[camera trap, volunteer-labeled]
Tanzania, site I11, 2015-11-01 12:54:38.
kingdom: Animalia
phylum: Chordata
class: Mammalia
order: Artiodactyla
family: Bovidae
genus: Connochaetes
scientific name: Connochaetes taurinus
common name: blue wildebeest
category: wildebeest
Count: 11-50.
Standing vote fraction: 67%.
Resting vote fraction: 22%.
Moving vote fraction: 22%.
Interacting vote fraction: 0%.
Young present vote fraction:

- WORK ITEM -
Nothing but an exact repetition of the entries is expected here.

- RESPONSE TO THIS EXERCISE -
[camera trap, volunteer-labeled]
Tanzania, site I11, 2015-11-01 12:54:38.
kingdom: Animalia
phylum: Chordata
class: Mammalia
order: Artiodactyla
family: Bovidae
genus: Connochaetes
scientific name: Connochaetes taurinus
common name: blue wildebeest
category: wildebeest
Count: 11-50.
Standing vote fraction: 67%.
Resting vote fraction: 22%.
Moving vote fraction: 22%.
Interacting vote fraction: 0%.
Young present vote fraction:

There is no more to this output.